Yo debo haber llegado o al menos me aproximo
o al menos sé que voy en dirección contraria.
Todos vamos andando por un cosmos de asfalto
cada cual en lo suyo como islas en acecho.
La fachada de una Iglesia pareciera decirnos
que Cristo era carpintero pero que Dios es arquitecto.
Él construyó las rosas de ese puesto florido
y la primavera que florece en esas rosas.
Al reloj de la Iglesia le amputaron una aguja
y celebra las horas sin contar los minutos.
Mis pasos se obsesionan detrás de unas caderas
y, con fidelidad de perro, se acoplan a su ritmo.
Las caderas se pierden en un shopping de lujo
desorientando a la anemia crónica de mis bolsillos.

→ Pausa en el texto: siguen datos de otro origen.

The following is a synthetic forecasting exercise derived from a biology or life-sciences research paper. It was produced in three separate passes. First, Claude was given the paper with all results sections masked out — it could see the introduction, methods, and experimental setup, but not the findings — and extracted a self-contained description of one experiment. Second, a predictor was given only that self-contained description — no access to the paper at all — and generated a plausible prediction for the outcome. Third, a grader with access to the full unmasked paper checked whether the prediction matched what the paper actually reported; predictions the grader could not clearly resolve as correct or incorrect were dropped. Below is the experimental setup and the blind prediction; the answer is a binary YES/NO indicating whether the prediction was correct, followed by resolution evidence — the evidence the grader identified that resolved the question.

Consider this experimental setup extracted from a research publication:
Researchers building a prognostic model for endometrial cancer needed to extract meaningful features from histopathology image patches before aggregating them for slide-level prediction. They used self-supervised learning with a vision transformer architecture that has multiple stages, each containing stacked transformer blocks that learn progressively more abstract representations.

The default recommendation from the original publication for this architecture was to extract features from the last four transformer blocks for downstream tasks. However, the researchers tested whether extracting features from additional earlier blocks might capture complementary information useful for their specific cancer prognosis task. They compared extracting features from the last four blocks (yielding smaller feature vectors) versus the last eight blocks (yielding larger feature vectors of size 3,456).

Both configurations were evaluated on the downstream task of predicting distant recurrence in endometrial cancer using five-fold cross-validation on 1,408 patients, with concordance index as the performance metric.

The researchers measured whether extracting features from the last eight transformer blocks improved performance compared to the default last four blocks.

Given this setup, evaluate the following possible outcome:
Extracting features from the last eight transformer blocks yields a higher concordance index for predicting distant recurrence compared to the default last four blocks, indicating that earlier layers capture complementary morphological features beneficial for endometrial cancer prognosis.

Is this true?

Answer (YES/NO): YES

Por fin, llego al lugar en el que ofrecen trabajo
y me uno a la cola que espera, descolada.
Después de tres milenios, me entrevisto con alguien
que me mira en silencio y me presta un pañuelo.
Sin ningún eufemismo, lloro a moco tendido,
y devuelvo el pañuelo, salvajemente húmedo.
Salgo como si entrara a un afuera con rejas
y adopto una actitud suficiente y ambigua.
Silbando bajito, vuelvo a tropezarme
con la obstinación de un apuro que ya es epidemia.
Mi zapatos somatizan lo sucedido
y parecen tortugas alopidilizadas.
Una estampida de elfantes me pasa por encima
pero no me inmuto y avanzo hacia la desesperación.
Sin embargo, cuando voy a suicidarme,
un cartel me informa que el SIDA anda suelto.
Dudo por un instante y Dios aprovecha para asomarse
en las púas de los palos borrachos.
La noche ya comienza a descifrar enigmas
y, al doblar una esquina, me encontraré con ella.
Me siento en un banco de la plaza
a ver pasar los zapatos de la gente.